Some of my blogs allude to pieces of my memoir though I’ve intentionally decided to not reveal anything major from my book. It is a far-fetched and real dream of mine to become an author. Not an author on the side, not an author with a full-time job, an author author. I’m actively working on the dream as we speak and don’t want to give too much away.

However, for the sake of today, I’ll share that my sister Cherene and I have a song. Well, we have several. But the only one she knew about was the Alanis Morissette song, “Hand in my pocket”. It’s kind of like when you are crushing on someone and a few songs suddenly and beautifully remind you of that person. This is my sister crush song because when we choreographed the moves to this song together, I began to love her even more than I already did, falling deeply into sister love.

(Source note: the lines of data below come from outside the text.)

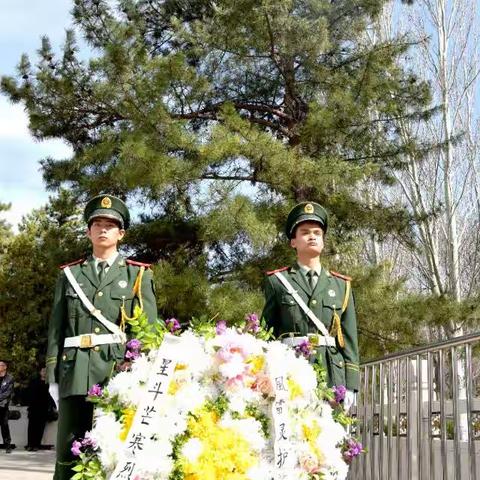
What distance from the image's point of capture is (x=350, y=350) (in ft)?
11.6

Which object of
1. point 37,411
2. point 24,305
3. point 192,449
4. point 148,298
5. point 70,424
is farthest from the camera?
point 24,305

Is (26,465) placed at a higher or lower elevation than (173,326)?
lower

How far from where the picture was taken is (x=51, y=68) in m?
9.02

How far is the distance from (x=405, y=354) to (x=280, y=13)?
491 cm

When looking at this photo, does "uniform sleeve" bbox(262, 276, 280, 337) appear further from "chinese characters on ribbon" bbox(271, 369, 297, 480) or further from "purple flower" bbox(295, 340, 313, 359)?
"chinese characters on ribbon" bbox(271, 369, 297, 480)

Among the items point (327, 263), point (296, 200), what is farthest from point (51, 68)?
point (327, 263)

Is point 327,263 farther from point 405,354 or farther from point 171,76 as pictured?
point 405,354

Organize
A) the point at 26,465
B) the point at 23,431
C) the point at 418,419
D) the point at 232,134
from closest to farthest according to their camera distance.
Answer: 1. the point at 418,419
2. the point at 232,134
3. the point at 26,465
4. the point at 23,431

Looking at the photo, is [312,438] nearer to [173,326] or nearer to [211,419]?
[211,419]

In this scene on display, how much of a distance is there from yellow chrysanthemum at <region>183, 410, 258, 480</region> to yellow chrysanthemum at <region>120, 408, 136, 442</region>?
0.56 feet

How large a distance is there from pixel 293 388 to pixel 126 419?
503mm

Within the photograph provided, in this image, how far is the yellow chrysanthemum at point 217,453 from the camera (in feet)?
7.06

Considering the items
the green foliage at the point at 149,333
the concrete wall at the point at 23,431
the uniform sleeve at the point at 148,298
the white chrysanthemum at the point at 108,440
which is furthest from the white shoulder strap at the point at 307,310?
the concrete wall at the point at 23,431

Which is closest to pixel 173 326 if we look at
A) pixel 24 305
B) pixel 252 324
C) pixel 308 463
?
Answer: pixel 252 324
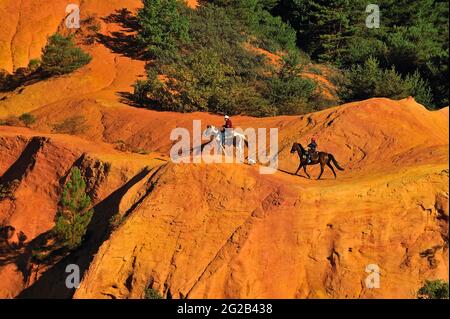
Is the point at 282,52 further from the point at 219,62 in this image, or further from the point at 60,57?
the point at 60,57

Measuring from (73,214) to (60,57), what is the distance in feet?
63.0

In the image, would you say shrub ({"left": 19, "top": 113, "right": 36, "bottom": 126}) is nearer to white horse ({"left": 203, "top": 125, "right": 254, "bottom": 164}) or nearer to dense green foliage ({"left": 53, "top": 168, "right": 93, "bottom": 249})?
dense green foliage ({"left": 53, "top": 168, "right": 93, "bottom": 249})

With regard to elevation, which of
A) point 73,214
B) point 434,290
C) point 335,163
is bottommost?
point 434,290

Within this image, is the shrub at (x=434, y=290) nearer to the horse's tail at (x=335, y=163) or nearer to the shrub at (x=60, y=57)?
the horse's tail at (x=335, y=163)

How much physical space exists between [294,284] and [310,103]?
20.0m

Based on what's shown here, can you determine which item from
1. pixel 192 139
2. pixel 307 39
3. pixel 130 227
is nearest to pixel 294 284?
pixel 130 227

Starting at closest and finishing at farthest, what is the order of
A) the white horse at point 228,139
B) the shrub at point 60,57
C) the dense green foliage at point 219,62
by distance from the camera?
the white horse at point 228,139 < the dense green foliage at point 219,62 < the shrub at point 60,57

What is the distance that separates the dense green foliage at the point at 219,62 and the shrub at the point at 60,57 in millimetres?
3882

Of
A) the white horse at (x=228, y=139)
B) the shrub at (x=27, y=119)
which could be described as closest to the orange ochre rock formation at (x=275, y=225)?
the white horse at (x=228, y=139)

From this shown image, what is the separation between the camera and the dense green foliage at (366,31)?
5075 cm

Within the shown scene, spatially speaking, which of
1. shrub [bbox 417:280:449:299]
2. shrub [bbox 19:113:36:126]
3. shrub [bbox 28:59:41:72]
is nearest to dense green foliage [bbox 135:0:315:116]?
shrub [bbox 19:113:36:126]

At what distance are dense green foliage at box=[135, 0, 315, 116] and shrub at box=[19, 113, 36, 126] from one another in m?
5.10

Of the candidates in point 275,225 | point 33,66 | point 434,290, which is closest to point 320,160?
point 275,225

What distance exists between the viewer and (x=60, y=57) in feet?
155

This morning I played the song over and over again while I drank my coffee and ate my cereal before work. I pictured us together. I screamed the lyrics. I became so painfully aware that the lyrics of the song are a little too close to my blog piece “Both” and it gave me the chills. The foreshadowing hits me in the most intense way. It was so intense that I become lost in time and space, but return to here and now only to realize that I have a meeting in five minutes and I’m not even dressed.

I get up, run to my room, frantically throw a Zoom outfit together and while I’m getting dressed, I have a sudden urge to throw up. I didn’t feel sick at all, but I have to sprint to the bathroom. I vomit exactly once. The cereal I ate is gone. It is not painful. I feel fine. I am not sick. I know in my bones it was something else entirely.

Two nights ago I watched a documentary on ayahuasca. In it, they explain what happens to your body and mind after you drink it. The first phase is calm, the next is purging, the final stage is four hours of a hallucinogenic journey. 

I feel very convinced that I just purged something. I don’t know what it was, but it had to come out of me this morning. I hope it was a release of some of my past trauma because I’ve been carrying around a lot of it with me my entire life. If I can put down even a little, my life will be easier to live.

I started writing my second book on Sunday. I will not share the details, but the first chapter has a theme. And, when I ordered Whole Foods delivery yesterday, the paper bags had stickers on them with the exact name of the theme of chapter one. I keep saying I don’t believe in signs, but I am kind of thinking it’s bullshit. I am beginning for the first time ever to believe.

3 comments

  1. How I would’ve loved to have morning coffee and a singalong with you. Keep up the great writing, I love this window into your world. ❤️

  2. Yes!! Purge the trauma, connect with your body, and lean into the signs as the universe helps you find your path. I love you 💕

  3. Happy to hear there’s another book in you!

    And yes, hopefully it was a purge of old trauma! Hopefully the next one can be a bit less literal.